With poverty, honor, tragedy, and all the themes in between coming into play, the film is more melodramatic than most samurai films. In fact, it feels a lot more relatable to today (or at least today’s storytelling) than you’d expect. As an outsider of the genre, this is easy to appreciate.
Part of the melodrama comes with the surprising lack of violence. From the outside, you’d expect a lot more slashing and blood splatters. However, Miike seems to care more about the story than the action. This is almost always a good thing.
When they do decide to show violence, it is done just as effectively as the scenes without it. As far as balance goes, Hara-Kiri seems to be a deliberate choice. Miike can be known for his violence, so the change-of-pace is noticeable.
The movie was originally released in Japan in 2011 and was noteworthy because it was presented in 3D. Looking back, most of the complaints came from the use of 3D, which isn’t that surprising. After a small release in the United States last year, Hara-Kiri is now available on DVD and Blu-ray.

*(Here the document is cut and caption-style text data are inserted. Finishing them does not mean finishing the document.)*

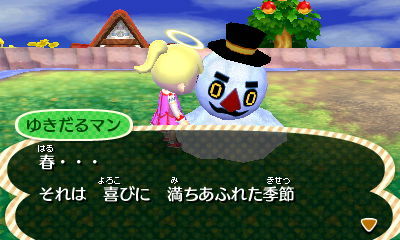 HNI_0050ゆきだるマン★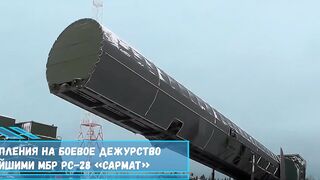 Первый полк с новейшими межконтинентальными ракетами РС-28 «Сармат» заступит...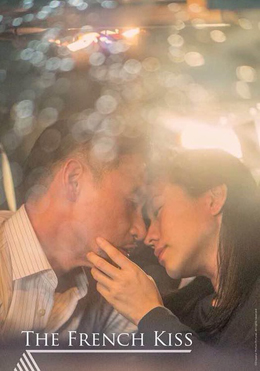 暗色天堂分集剧情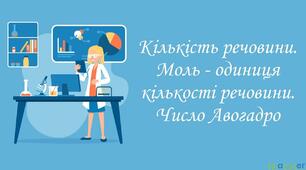 Кількість речовини. Моль. Число Авогадро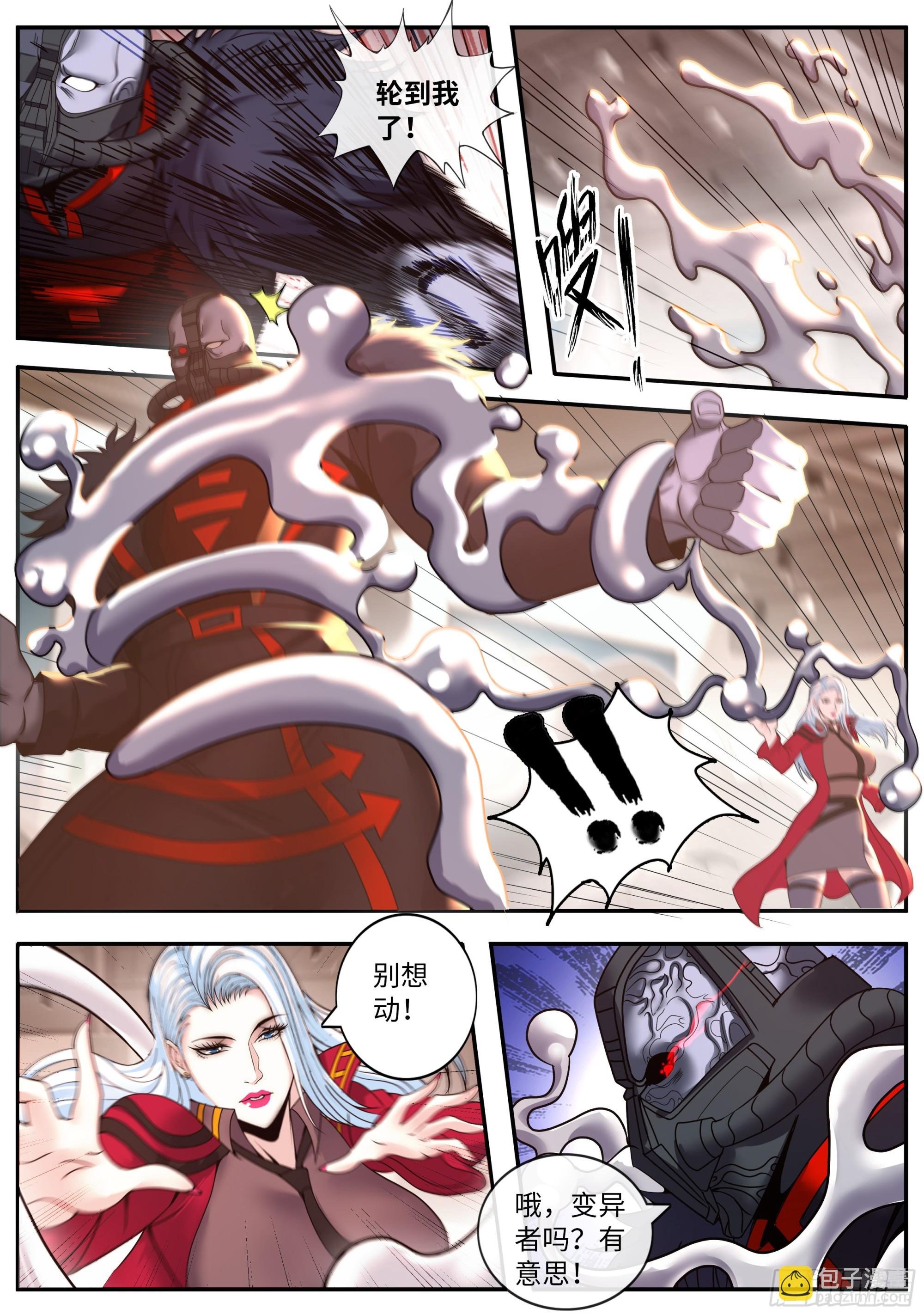 森之王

Since it wasn’t presented in 3D Blu-ray, I can’t speak for that particular transfer. However, I can compliment the Blu-ray quality because the picture (and sound) is phenomenal. It isn’t as flashy as most Blu-rays, but all the snowy showdown scenes (that’ll make sense when you watch it) are all noteworthy.
The only complaint comes from the lack of special features. The only special feature is a short (less than two minutes) audio excerpt by Geoffrey Gilmore (of Tribeca Film) talking about the movie’s relevancy today. Gilmore does bring up a couple important points, but the coverage just isn’t very extensive.
If you can get past this, Hara-Kiri: Death of a Samurai is a great Blu-ray to own. It’s got the storytelling essentials, including a compelling and entertaining story. From a purely technical standpoint, it also is worth having because it looks fantastic.
Either way you look at it, there are reasons to purchase this movie – which is available today.